“a certain poor wanderer from Nazareth”

One of the interesting things about having catholicfundamentalism.com on Facebook is that so many Protestants share reasons not to be Catholic.

It’s instructive to hear the various ways they avoid Jesus’ clear command “If you do not eat My Body and drink My Blood you do not have life in you.”
Once in a great while, someone in one of the 40,000 do-it-yourself schisms comes up with a new reason to avoid obeying Jesus. Rarely, they find an original way to ignore others of His clear, direct words “Thou art Peter and on this rock I build My Church. . .”
One of the lost souls described Jesus in a remarkably affected way: “a certain poor wanderer from Nazareth”.

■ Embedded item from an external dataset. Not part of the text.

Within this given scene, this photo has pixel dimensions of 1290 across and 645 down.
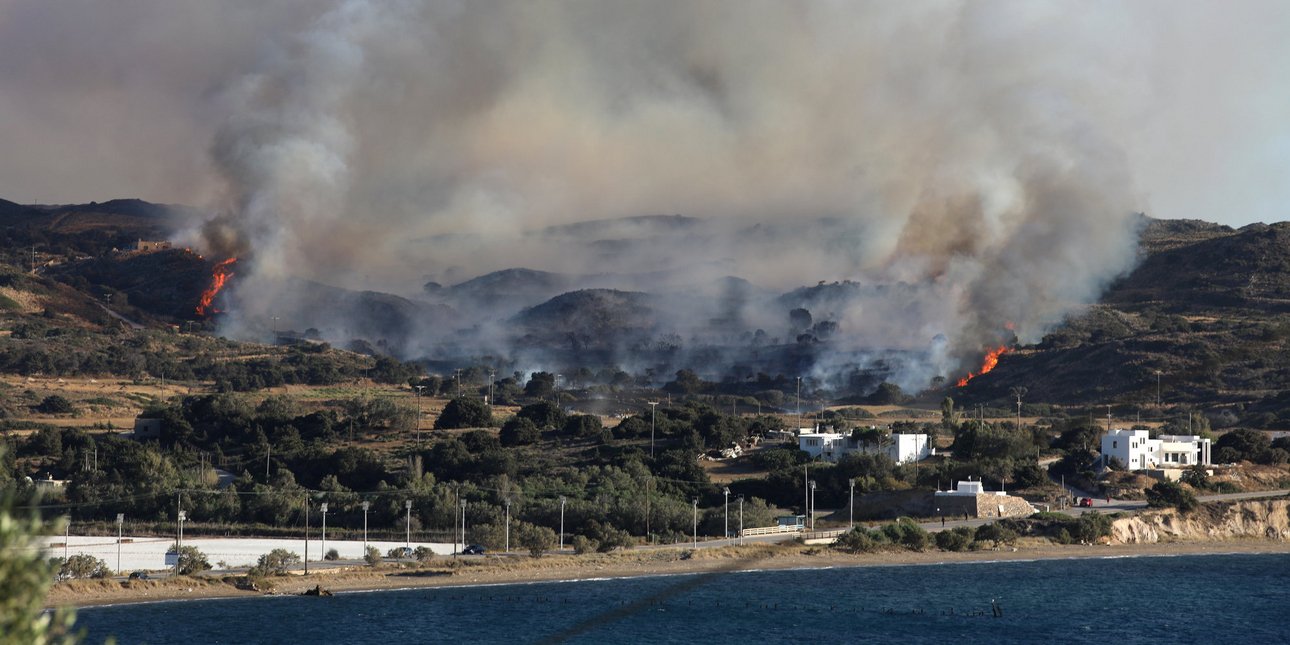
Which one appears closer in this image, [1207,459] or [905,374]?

It cleverly discourages directly thinking about unwanted instructions Jesus left us. One imagines the poor simpletons who listen to such drivel nodding wisely at such nuggets of sludge.

As a Catholic, of course, The Living Son of God is both God and man, Divine Nature in Human Form Who appeared because Mary said “I will be the handmaid of The Lord”. He is The Second Person of The Holy Trinity. To describe Him with hollow shallowness of being “a certain poor wanderer from Nazareth” diminishes the need to believe Him a God to be obeyed.

“a certain poor wanderer from Nazareth” is a triumph of triteness over obedience that raises a new concern: Would the person who invents descriptions that distract from the deeper awareness of the need for obedience be punished more, or less, for avoiding Jesus’ instructions in a different way?

Are those who let themselves be distracted from obedience by such fatuousness more, or less culpable?